**SUPPLIED MATERIAL**
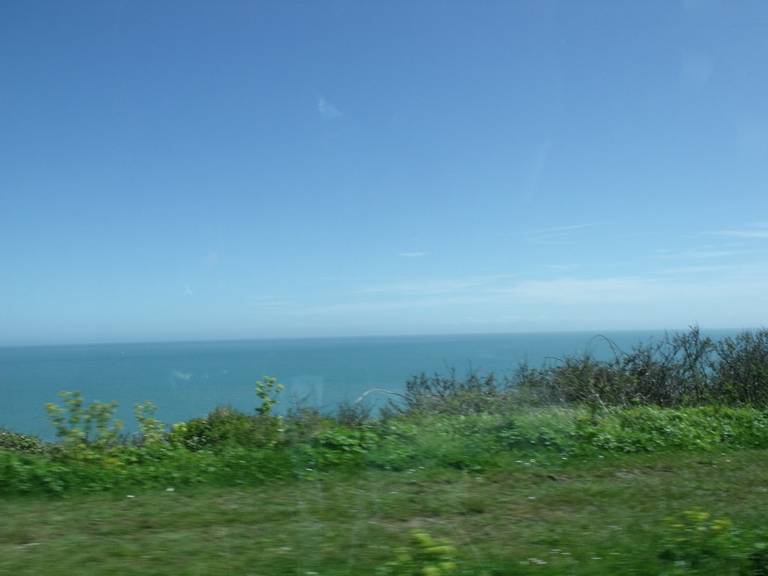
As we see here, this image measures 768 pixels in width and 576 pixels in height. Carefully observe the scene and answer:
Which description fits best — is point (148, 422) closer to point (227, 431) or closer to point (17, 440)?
point (227, 431)

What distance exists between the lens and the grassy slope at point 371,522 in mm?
5176

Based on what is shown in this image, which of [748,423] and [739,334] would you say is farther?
[739,334]

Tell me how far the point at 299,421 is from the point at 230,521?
3.99 m

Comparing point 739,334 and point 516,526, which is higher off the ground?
point 739,334

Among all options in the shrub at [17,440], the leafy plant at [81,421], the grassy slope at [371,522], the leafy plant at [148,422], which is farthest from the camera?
the shrub at [17,440]

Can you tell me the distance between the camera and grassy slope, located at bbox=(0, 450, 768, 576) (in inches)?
204

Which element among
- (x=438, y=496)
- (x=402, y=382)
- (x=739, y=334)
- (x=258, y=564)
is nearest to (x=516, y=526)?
(x=438, y=496)

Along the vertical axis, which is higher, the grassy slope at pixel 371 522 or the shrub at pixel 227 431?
the shrub at pixel 227 431

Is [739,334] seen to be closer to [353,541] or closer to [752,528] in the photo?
[752,528]

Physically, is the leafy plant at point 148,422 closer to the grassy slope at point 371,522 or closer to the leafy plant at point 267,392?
the leafy plant at point 267,392

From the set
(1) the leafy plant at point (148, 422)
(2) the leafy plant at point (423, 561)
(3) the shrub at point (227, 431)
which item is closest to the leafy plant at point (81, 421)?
(3) the shrub at point (227, 431)

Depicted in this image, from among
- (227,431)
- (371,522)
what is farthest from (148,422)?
(371,522)

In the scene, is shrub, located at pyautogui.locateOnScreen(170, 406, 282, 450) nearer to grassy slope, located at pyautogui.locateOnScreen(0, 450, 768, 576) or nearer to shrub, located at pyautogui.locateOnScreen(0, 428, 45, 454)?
grassy slope, located at pyautogui.locateOnScreen(0, 450, 768, 576)

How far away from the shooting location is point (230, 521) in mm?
6309
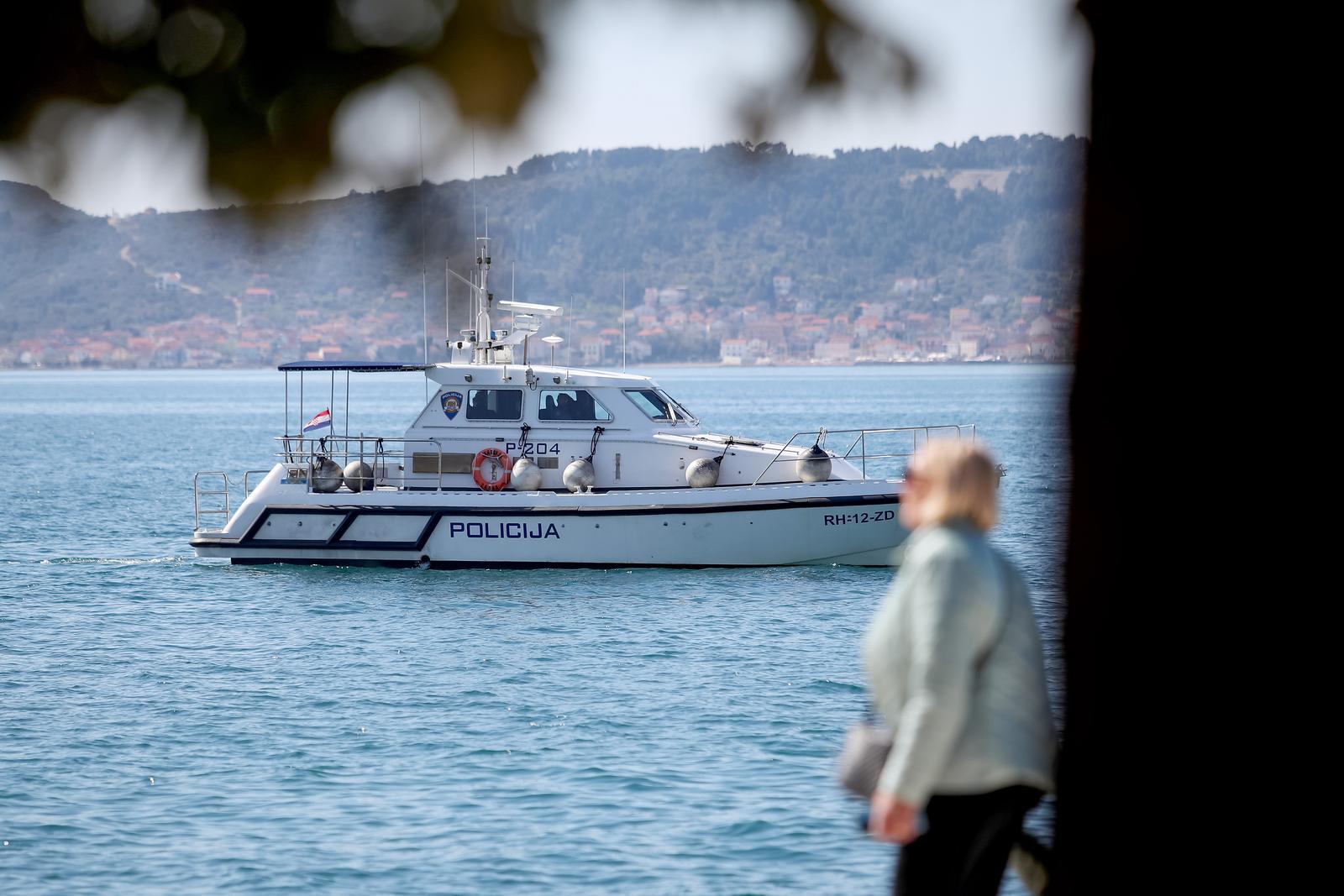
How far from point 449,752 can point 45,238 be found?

**REQUIRED WORK**
Skip the pictures, then retype every line above exactly.

**RIGHT ANSWER**
As we see here, this image measures 768 pixels in width and 576 pixels in height. Carefully observe the scene and answer:
Which description fits best — is point (148, 422) closer to point (227, 431) or closer to point (17, 440)?
point (227, 431)

What distance exists between the lens and the grassy slope at point 371,522 in mm?
5176

Based on what is shown in this image, which of [748,423] and [739,334] would you say is farther?
[739,334]

Tell me how far the point at 299,421 is from the point at 230,521?
3.99 m

Comparing point 739,334 and point 516,526, which is higher off the ground?
point 739,334

Among all options in the shrub at [17,440], the leafy plant at [81,421], the grassy slope at [371,522], the leafy plant at [148,422], which is farthest from the camera?
the shrub at [17,440]

Can you tell me the distance between the camera and grassy slope, located at bbox=(0, 450, 768, 576) (in inches)?
204

Which element among
- (x=438, y=496)
- (x=402, y=382)
- (x=739, y=334)
- (x=258, y=564)
is nearest to (x=516, y=526)?
(x=438, y=496)

Along the vertical axis, which is higher, the grassy slope at pixel 371 522 or the shrub at pixel 227 431?
the shrub at pixel 227 431

Is [739,334] seen to be closer to [353,541] or closer to [752,528] in the photo?
[752,528]

Physically, is the leafy plant at point 148,422 closer to the grassy slope at point 371,522 or closer to the leafy plant at point 267,392?
the leafy plant at point 267,392

From the set
(1) the leafy plant at point (148, 422)
(2) the leafy plant at point (423, 561)
(3) the shrub at point (227, 431)
which item is closest to the leafy plant at point (81, 421)?
(3) the shrub at point (227, 431)

Depicted in this image, from among
- (227,431)
- (371,522)
what is farthest from (148,422)?
(371,522)

In the scene, is shrub, located at pyautogui.locateOnScreen(170, 406, 282, 450) nearer to grassy slope, located at pyautogui.locateOnScreen(0, 450, 768, 576) or nearer to shrub, located at pyautogui.locateOnScreen(0, 428, 45, 454)?
grassy slope, located at pyautogui.locateOnScreen(0, 450, 768, 576)

How far away from the shooting location is point (230, 521) in mm?
6309
How far from point 449,752 can point 45,238 be found?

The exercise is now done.